#### [WORK INSTRUCTION 1]
Quote the Medicare managed care study text word for word, starting at the words "Cancer patients were" and stopping after "the authors write.".
#### [WORK INSTRUCTION 2]
In the Medicare managed care study text, how many men with prostate cancer did the researchers identify?

#### [PAGE TEXT]
***

Medicare participants with a cancer diagnosis are less likely to switch from a managed care plan to traditional fee-for-service Medicare than matched subjects who do not have a cancer diagnosis, a study in the Journal of the National Cancer Institute shows.
In many locations, Medicare beneficiaries can choose between traditional fee-for-service insurance and managed care plans. Managed care plan participants incur fewer out-of-pocket costs than those enrolled in traditional Medicare but may be restricted in their access to particular healthcare providers.
To determine whether Medicare participants are likely to disenroll from managed care plans following a cancer diagnosis, Elena Elkin, Ph.D., of Memorial Sloan-Kettering Cancer Center in New York and colleagues used the Surveillance, Epidemiology, and End Results (SEER) database and linked Medicare enrollment files. The researchers identified 28,331 women with breast cancer, 26,494 individuals with colorectal cancer, 29,046 men with prostate cancer, and 31,243 individuals with lung cancer who were diagnosed between 1995 and 2002. The researchers compared the frequency of voluntary disenrollment during the two years after diagnosis with enrollment changes by matched control subjects who did not have a cancer diagnosis.
Cancer patients were statistically significantly less likely to disenroll from a Medicare managed care plan than individuals who were cancer-free. The results were consistent across age, disease site and stage, race, and location in the United States.
"If voluntary disenrollment from Medicare managed care is, in fact, beneficiaries' way of 'voting with their feet,' then our results suggest that enrollees facing a serious, potentially life-threatening illness are as satisfied with Medicare managed care, if not more so, than their cancer-free peers," the authors write.

***

#### [DATA SUPPLIED]
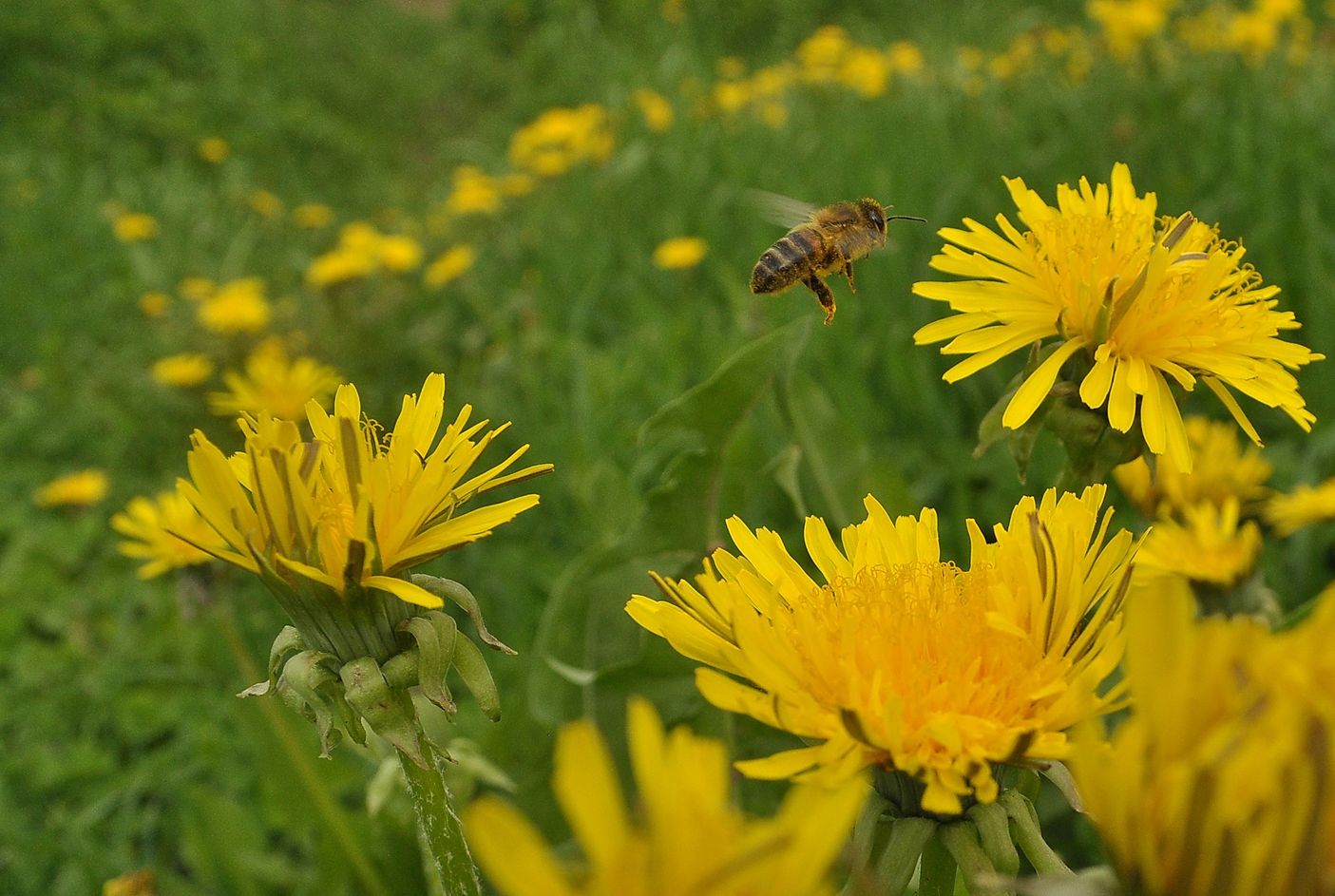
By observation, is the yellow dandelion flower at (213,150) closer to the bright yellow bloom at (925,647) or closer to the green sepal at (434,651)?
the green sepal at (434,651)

***

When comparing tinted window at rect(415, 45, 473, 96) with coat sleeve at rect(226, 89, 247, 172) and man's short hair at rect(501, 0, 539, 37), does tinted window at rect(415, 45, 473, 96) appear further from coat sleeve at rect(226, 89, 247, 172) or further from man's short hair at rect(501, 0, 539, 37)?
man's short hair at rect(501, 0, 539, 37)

***

#### [ANSWER AREA 1]
Cancer patients were statistically significantly less likely to disenroll from a Medicare managed care plan than individuals who were cancer-free. The results were consistent across age, disease site and stage, race, and location in the United States.
"If voluntary disenrollment from Medicare managed care is, in fact, beneficiaries' way of 'voting with their feet,' then our results suggest that enrollees facing a serious, potentially life-threatening illness are as satisfied with Medicare managed care, if not more so, than their cancer-free peers," the authors write.

#### [ANSWER AREA 2]
29,046